Un patient orthodontique n’est pas un patient comme les autres. Mais la prévention des complications carieuses ou parodontales reposera comme toujours sur le triptyque défini dans les années 1980 : Contrôle de plaque – Nettoyage prophylactique+ traitements chimiques – Validation et répétition pour modifier les biofilms agressifs. Pour nous, un traitement orthodontique est une réelle opportunité pour nos patients d’acquérir des comportements, une fonction, une anatomie qui garantissent une meilleure santé dentaire à long terme. Cela suppose une approche particulière AVANT le traitement, un suivi attentif PENDANT avec une proposition de protocole spécifique dans des situations à risques et une réelle maintenance en santé s’impose APRÈS.

Notre vision est « idéale » certes, mais réaliste, car toutes les technologies existent et sont réalisables par tous les praticiens prêts à s’engager avec des orthodontistes soucieux de créer un réseau de compétences partagées au service du SOIN de nos jeunes patients. Ainsi, lorsque des parents nous confient leur enfant dont le sourire les inquiète, gardons à l’esprit cette mission : rétablir une fonction masticatoire efficace optimale, un sourire élogieux mais une perspective de durabilité aussi !

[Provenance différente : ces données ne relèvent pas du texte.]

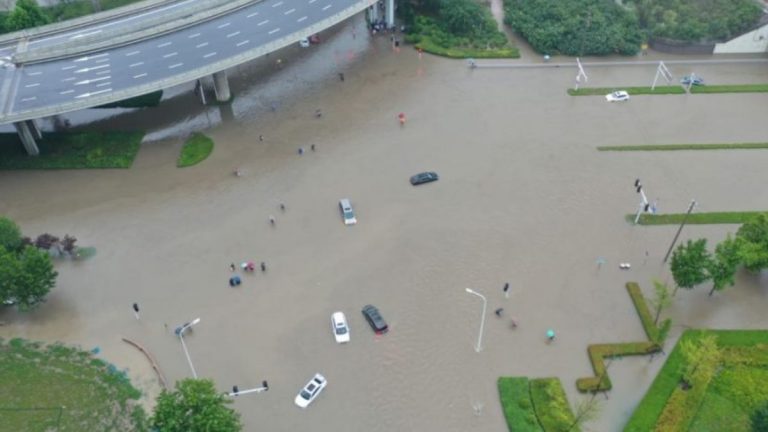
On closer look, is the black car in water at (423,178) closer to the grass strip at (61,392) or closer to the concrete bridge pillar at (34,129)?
the grass strip at (61,392)

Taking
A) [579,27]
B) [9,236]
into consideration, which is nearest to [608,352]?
[9,236]

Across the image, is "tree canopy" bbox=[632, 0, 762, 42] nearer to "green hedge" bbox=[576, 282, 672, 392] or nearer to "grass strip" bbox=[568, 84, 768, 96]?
"grass strip" bbox=[568, 84, 768, 96]

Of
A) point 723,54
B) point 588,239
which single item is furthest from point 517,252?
point 723,54

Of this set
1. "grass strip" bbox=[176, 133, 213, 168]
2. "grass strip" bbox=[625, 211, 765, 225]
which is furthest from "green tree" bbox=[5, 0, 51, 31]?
"grass strip" bbox=[625, 211, 765, 225]

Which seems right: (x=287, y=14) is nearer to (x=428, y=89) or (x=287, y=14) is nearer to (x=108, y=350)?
(x=428, y=89)

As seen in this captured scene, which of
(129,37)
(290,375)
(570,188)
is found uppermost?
(129,37)

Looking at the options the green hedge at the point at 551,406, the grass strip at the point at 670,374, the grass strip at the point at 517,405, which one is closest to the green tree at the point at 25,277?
the grass strip at the point at 517,405
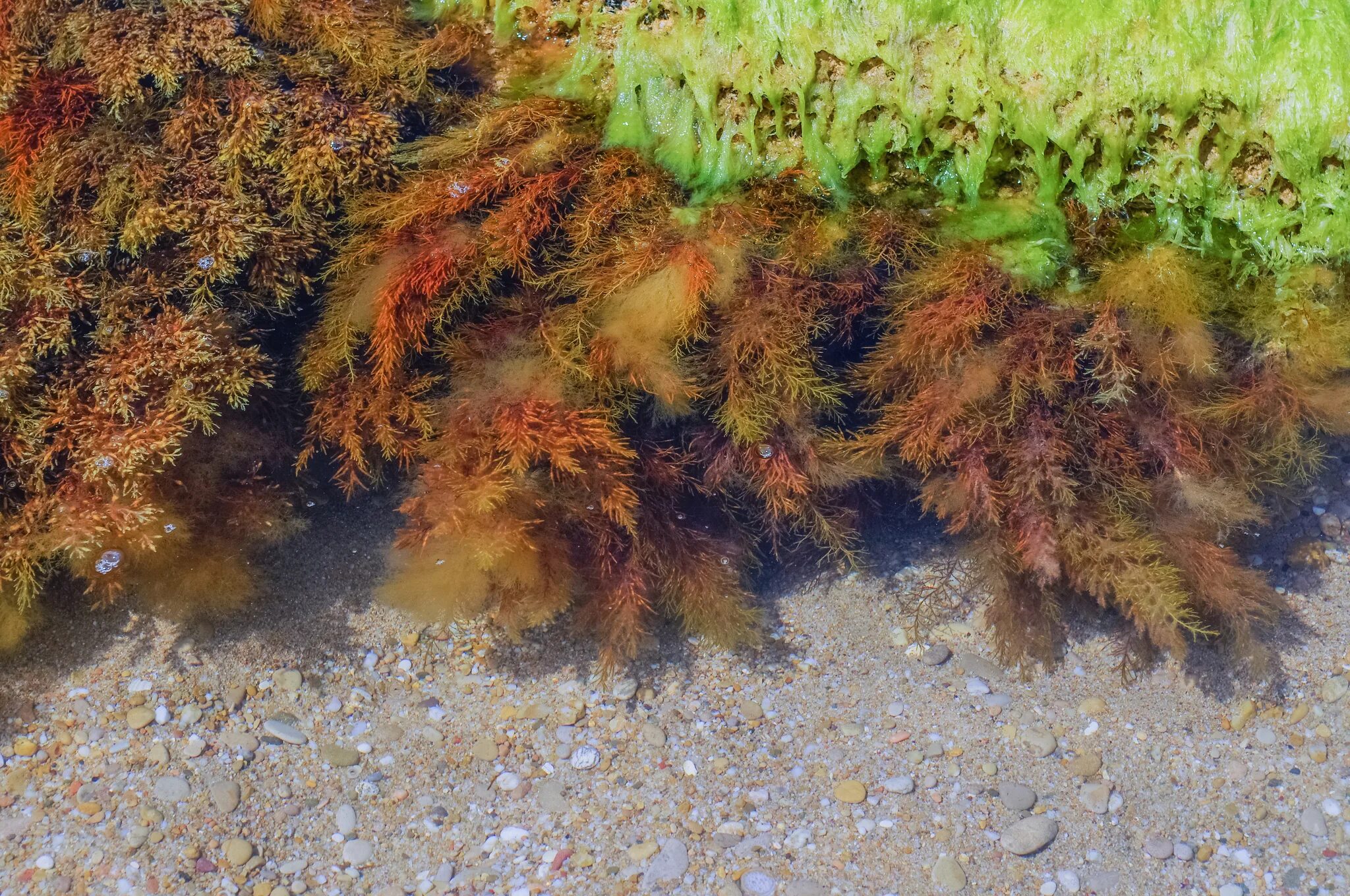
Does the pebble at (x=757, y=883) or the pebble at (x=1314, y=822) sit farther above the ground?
the pebble at (x=1314, y=822)

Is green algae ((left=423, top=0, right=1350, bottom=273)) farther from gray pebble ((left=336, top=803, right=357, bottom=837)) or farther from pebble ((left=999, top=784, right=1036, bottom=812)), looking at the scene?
gray pebble ((left=336, top=803, right=357, bottom=837))

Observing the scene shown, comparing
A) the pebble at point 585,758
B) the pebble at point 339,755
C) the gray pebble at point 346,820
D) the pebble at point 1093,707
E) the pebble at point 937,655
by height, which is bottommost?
the pebble at point 1093,707

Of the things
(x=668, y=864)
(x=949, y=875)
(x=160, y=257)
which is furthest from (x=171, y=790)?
(x=949, y=875)

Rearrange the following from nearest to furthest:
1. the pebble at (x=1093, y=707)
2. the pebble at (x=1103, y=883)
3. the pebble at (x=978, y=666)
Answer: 1. the pebble at (x=1103, y=883)
2. the pebble at (x=1093, y=707)
3. the pebble at (x=978, y=666)


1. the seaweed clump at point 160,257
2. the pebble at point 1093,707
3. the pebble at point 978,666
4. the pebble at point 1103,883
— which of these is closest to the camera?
the pebble at point 1103,883

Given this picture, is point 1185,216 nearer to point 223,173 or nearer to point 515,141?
point 515,141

Collage sur l’émail sain et l’émail pathologique : et si on collait au verre ionomère ?

Dr Alexandra Kerner – CDSQODF, ex AHU Paris VII, Présidente CEPOG, exercice libéral à Paris 14e

Après la médecine curative collective du 20ème siècle qui a permis de grands progrès, la médecine du 21ème siècle doit avoir d’autres qualités : elle doit être Préventive, Prédictive, Participative, et Personnalisée : c’est ce qu’on appelle la Médecine 4P.

En orthodontie, le collage amélaire doit s’inscrire dans cette démarche. Nous verrons ainsi comment utiliser les CVIMAR dans notre pratique quotidienne avec un protocole de collage à visée prophylactique sur l’émail sain, mais aussi dans les cas de MIH que nous rencontrons de plus en plus fréquemment.

Le dépistage des TROS chez l’enfant et l’intérêt de l’ERM dans sa prophylaxie : un sommeil réparateur et beaucoup plus !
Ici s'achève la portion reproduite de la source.